## Provided passage
This Conductivity Sensor measures the ability of a solution to conduct an electric current between two electrodes. In solution, the current flows by ion transport; therefore, an increasing concentration of ions in the solution will result in higher conductivity values. Conductance is defined as the reciprocal of resistance. When resistance is measured in ohms, conductance is measured using the SI unit, siemens (formerly known as a mho). Since the siemens is a very large unit, aqueous samples are commonly measured in microsiemens, or µS.
Conductivity, [math]C[/math], is found using the following formula:
[math]C=G\cdot kc , \qquad (4)[/math]
where [math]G[/math] is the conductance, and [math]kc[/math] is the cell constant. The cell constant is determined for a probe using the following formula:
[math]kc = \Large\frac{d}{A}\normalsize , \qquad (5)[/math]
where [math] d [/math] is the distance between the two electrodes, and [math]A[/math] is the area of the electrode surface. The conductivity value is found by multiplying conductance and the cell constant. A potential difference is applied to the two probe electrodes in the Salinity Sensor. The resulting current is proportional to the conductivity of the solution. This current is converted into a voltage.
Electrodeless Conductivity Sensor (Inductive)

## Extracted material
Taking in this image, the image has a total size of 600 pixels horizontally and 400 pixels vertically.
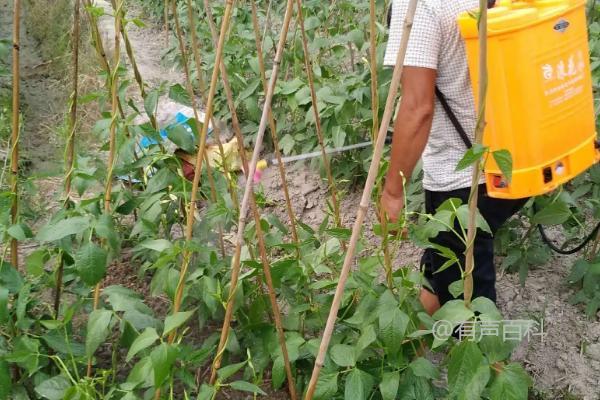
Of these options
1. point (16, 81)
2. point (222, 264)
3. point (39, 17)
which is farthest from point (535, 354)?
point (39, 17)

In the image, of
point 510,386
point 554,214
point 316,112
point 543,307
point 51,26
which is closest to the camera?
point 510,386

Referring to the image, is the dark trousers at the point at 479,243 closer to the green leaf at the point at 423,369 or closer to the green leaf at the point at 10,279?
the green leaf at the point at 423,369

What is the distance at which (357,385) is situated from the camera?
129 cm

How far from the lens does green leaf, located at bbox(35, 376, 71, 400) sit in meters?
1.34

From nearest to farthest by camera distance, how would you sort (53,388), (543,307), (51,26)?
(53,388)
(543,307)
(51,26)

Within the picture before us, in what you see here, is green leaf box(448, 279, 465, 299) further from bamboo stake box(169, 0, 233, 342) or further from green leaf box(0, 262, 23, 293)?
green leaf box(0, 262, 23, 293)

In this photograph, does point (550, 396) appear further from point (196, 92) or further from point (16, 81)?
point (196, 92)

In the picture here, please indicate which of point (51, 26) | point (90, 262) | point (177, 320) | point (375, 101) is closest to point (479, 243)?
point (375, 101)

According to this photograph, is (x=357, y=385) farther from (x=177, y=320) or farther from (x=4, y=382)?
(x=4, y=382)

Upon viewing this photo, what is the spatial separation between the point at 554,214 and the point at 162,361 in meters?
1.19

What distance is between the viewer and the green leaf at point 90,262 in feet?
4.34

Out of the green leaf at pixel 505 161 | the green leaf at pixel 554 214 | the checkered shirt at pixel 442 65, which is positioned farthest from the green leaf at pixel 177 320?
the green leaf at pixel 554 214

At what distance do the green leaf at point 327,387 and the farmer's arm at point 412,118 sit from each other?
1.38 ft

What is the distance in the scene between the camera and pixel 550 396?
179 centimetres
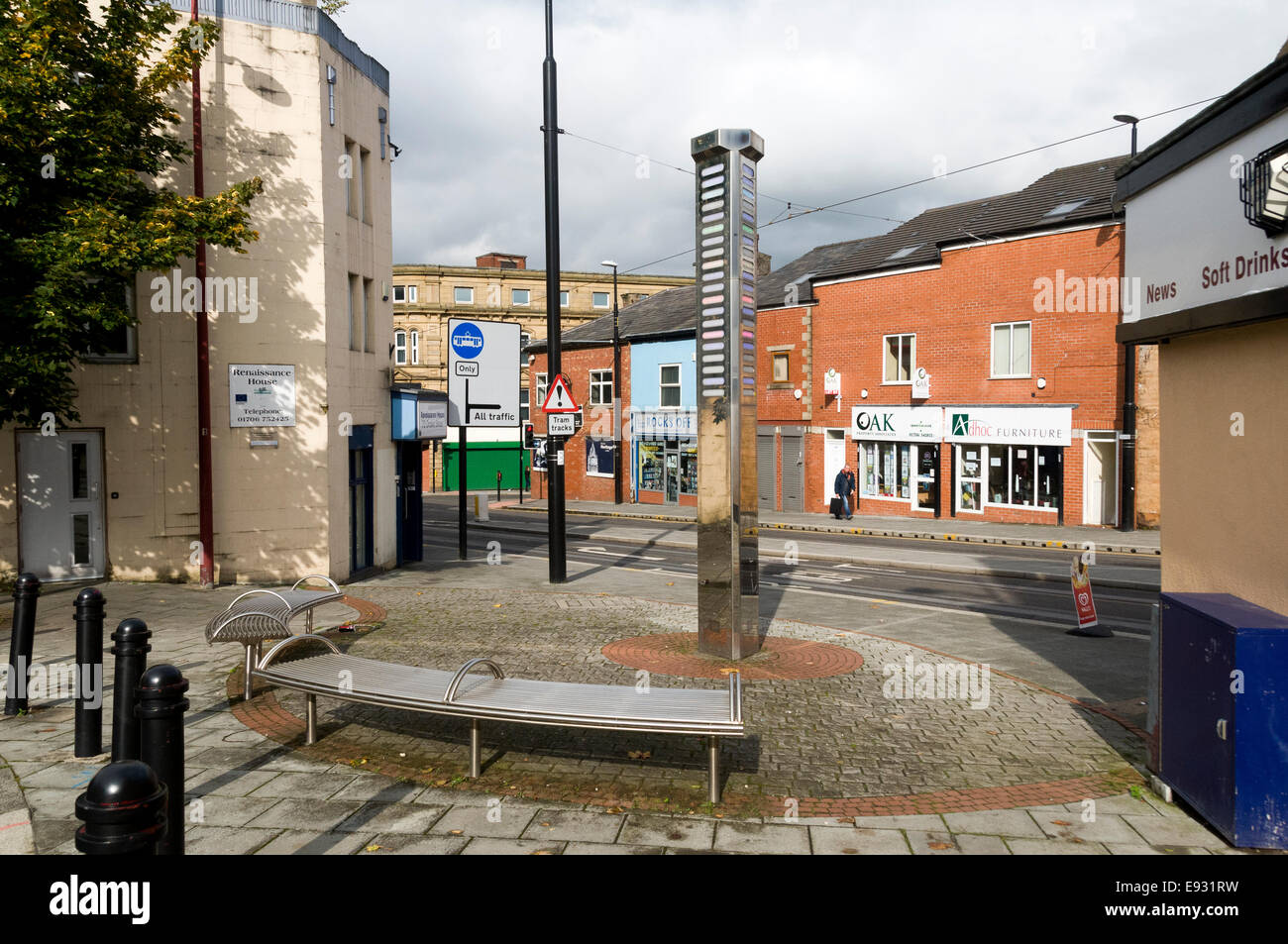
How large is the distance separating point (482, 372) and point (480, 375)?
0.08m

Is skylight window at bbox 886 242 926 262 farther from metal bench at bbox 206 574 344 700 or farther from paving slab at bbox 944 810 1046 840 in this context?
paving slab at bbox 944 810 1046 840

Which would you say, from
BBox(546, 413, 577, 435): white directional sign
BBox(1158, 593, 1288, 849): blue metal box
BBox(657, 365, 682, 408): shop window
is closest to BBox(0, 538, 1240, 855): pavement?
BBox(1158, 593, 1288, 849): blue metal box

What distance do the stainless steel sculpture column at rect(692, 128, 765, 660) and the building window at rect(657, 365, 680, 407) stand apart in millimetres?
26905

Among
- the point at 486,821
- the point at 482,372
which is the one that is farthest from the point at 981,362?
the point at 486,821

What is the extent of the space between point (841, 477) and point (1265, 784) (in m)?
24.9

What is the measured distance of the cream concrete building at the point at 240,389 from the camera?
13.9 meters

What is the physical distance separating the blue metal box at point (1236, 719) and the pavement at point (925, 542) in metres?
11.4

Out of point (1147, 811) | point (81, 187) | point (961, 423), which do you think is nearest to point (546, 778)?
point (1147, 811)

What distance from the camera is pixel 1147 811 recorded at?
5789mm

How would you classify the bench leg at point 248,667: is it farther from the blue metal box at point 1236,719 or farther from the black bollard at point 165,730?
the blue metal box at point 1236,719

## Instructions
A: In the conductivity sensor text, swap "cell constant" for "probe constant" everywhere it occurs, and write out the part starting with "Conductivity, [math]C[/math], is" and going on through "Conductivity Sensor (Inductive)".
B: Answer these about the conductivity sensor text:
(i) What was the siemens formerly known as?
(ii) What does d stand for in the cell constant formula?
(iii) What is the resulting current converted into?
C: Can you carry the conductivity sensor text on from its last line?
The lines play no part in any of this.

## Written answers
A:
Conductivity, [math]C[/math], is found using the following formula:
[math]C=G\cdot kc , \qquad (4)[/math]
where [math]G[/math] is the conductance, and [math]kc[/math] is the probe constant. The probe constant is determined for a probe using the following formula:
[math]kc = \Large\frac{d}{A}\normalsize , \qquad (5)[/math]
where [math] d [/math] is the distance between the two electrodes, and [math]A[/math] is the area of the electrode surface. The conductivity value is found by multiplying conductance and the probe constant. A potential difference is applied to the two probe electrodes in the Salinity Sensor. The resulting current is proportional to the conductivity of the solution. This current is converted into a voltage.
Electrodeless Conductivity Sensor (Inductive)

B:
(i) A mho.
(ii) The distance between the two electrodes.
(iii) A voltage.

C:
Electrodeless conductivity sensors use inductive coils. The inductive conductivity sensor consists of two coils which are incorporated next to one another in a polymer or ceramic body. These coils form current transformers. The sensor is designed so part of the liquid media forms a closed conductive current path passing through the coils. Current is applied to the primary coil (generating coil), which induces an alternating voltage in the liquid loop. In liquids which conduct electricity, this causes a current flow captured by the second coil (receiving coil), which is proportional to the conductivity of the sample solution.
Comparing the sensors
Electrode Sensors
- The main advantages of electrode sensors are:
- there is no proximity effect, the sensor can be mounted next to other sensors without interference
- easily calibrated in small baths
- The main disadvantages are:
- any changes in the cell constant will be reflected in the conductivity, and the cell cannot be cleaned in the field
- electrodes are subject to corrosion or damage (however, most sensors used in oceanography are inside a cell that prevents this, as shown in the image above)
- electrodes inside a cell need seawater pumping which limits the measuring rate
Inductive Sensors
- The main advantages of inductive sensors are:
- robust construction
- they can be cleaned with soap or solvents and a brush.
- there are no electrodes, so there is no possibility of their damage.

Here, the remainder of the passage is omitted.